For some, if not all, of these methods, you’ll need to know more than a few things about website administration or coding. To block by IP address, you’d need to track the appropriate addresses in your log files, and then block them in .htaccess. It might not seem hard to do, but it can take a while.
Using plugins and third-party services to perform protective and preventive actions is a course you could take. You can disable right-clicking, for example, using the WP Content Copy Protection & No Right Click plugin. Turning text to SVG images is one of the techniques SiteGuarding uses for those that subscribe to their services. Cloudflare is a top-rated tool that utilizes rate limiting. These plugins might cost money, but they’ll save you lots of time.
If you want to spend neither time nor money to fight against content scraping, you don’t have to. It might happen that you’re not suffering any damage from the scrapper’s actions. You might even be able to use the scrapers’ activity to your advantage.
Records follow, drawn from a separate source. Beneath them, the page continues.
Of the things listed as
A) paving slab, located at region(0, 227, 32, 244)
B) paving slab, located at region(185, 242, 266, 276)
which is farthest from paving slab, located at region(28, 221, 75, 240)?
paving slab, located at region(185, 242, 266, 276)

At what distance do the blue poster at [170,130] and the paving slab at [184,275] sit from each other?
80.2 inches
For example, you could add lots of internal links to your content. They will all be pointing back to your website once the scrapers publish the scraped content. You can also include your affiliate links in the content. Finally, you can edit the RSS Footer using a plugin to add a banner or a notice about the original content creator and a link to your website.
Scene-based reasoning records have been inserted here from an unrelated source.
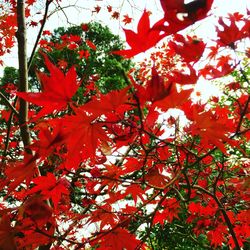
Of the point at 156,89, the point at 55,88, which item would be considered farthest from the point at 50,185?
the point at 156,89

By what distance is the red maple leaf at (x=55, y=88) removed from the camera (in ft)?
2.70

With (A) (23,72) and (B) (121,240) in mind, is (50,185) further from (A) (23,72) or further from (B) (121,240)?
(A) (23,72)

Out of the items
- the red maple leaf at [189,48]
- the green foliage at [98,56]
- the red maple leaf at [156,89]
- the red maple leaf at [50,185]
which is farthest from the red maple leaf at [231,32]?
the green foliage at [98,56]

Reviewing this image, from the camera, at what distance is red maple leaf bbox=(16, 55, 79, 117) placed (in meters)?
0.82

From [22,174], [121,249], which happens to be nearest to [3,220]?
[22,174]

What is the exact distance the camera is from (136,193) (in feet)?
5.41

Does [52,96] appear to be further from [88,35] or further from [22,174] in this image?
[88,35]

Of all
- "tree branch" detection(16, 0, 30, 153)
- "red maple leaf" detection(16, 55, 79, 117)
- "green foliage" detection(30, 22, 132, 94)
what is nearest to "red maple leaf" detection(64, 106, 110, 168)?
"red maple leaf" detection(16, 55, 79, 117)

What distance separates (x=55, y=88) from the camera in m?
0.86

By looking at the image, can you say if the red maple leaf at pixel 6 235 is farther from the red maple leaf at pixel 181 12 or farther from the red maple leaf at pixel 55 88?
the red maple leaf at pixel 181 12

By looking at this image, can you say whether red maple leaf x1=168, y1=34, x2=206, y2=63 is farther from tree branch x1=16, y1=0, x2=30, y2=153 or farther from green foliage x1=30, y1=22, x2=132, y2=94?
green foliage x1=30, y1=22, x2=132, y2=94

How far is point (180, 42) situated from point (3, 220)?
0.80 meters

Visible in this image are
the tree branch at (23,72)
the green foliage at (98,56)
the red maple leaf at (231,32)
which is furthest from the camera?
the green foliage at (98,56)

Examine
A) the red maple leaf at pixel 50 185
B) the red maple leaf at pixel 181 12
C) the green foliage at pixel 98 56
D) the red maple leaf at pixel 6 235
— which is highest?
the green foliage at pixel 98 56
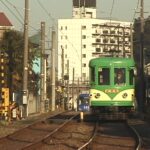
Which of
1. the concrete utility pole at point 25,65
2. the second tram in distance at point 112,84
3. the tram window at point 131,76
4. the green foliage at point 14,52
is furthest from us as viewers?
the green foliage at point 14,52

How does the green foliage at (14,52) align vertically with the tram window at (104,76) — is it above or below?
above

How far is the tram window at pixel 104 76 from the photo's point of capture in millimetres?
28797

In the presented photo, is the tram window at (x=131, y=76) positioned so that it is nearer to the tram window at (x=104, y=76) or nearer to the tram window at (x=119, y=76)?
the tram window at (x=119, y=76)

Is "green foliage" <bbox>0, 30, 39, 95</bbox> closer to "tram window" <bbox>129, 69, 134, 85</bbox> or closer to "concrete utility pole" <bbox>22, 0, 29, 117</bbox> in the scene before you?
"concrete utility pole" <bbox>22, 0, 29, 117</bbox>

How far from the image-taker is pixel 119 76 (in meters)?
29.0

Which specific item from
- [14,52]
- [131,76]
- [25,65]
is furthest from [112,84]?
[14,52]

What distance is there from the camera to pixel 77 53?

If you’re up for the fight, going after content scrapers legally is an option, too. The easiest way to do this would be to send a DMCA (Digital Millennium Copyright Act) notice to the site’s web host. Just use a WHOIS service like who.is to find out the host, then look at their website for a DMCA notice email address — many web hosts have it. You can easily find DMCA notice templates and generators online to help you create your notice.
Let’s Wrap It Up!
Your content is an incredible asset that can propel your website to achieve any goal you set for it. But it can also be a magnet for people who’d like to have all of that without doing the content creation. If you catch their eye, they might try to scrape the content from your website.
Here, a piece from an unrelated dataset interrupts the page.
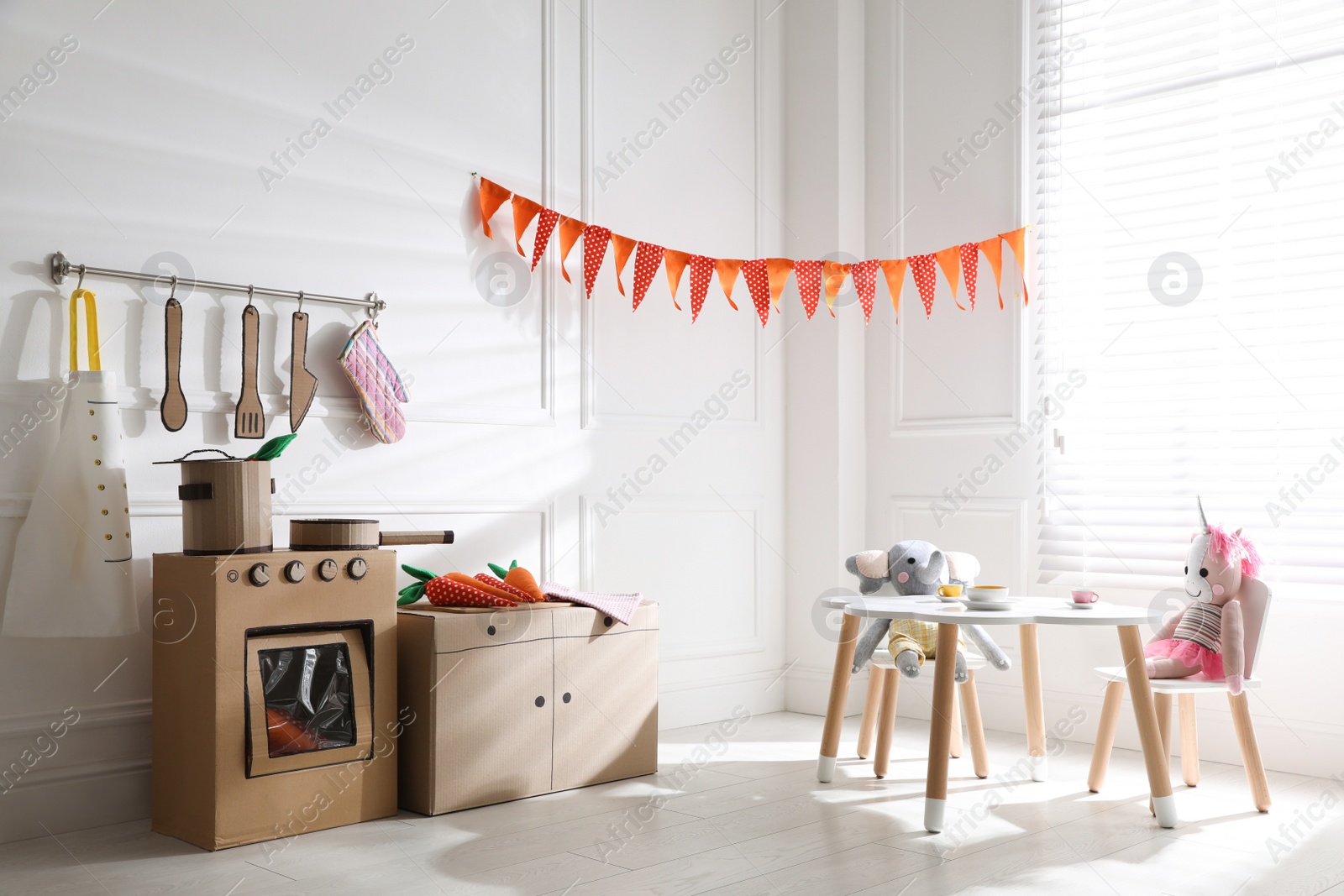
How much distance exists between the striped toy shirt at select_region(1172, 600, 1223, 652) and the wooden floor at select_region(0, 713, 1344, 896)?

You’ll have several ways to deal with them. You can try to defeat them with nothing but your wit and good old elbow grease. There’s also the option to get plugins and third-party services to do that work for you. You can send them a legal notice hoping that will be enough to have them take down your content from their website. And, of course, you can simply do nothing and put that time and resources into making more of excellent content. The choice is yours.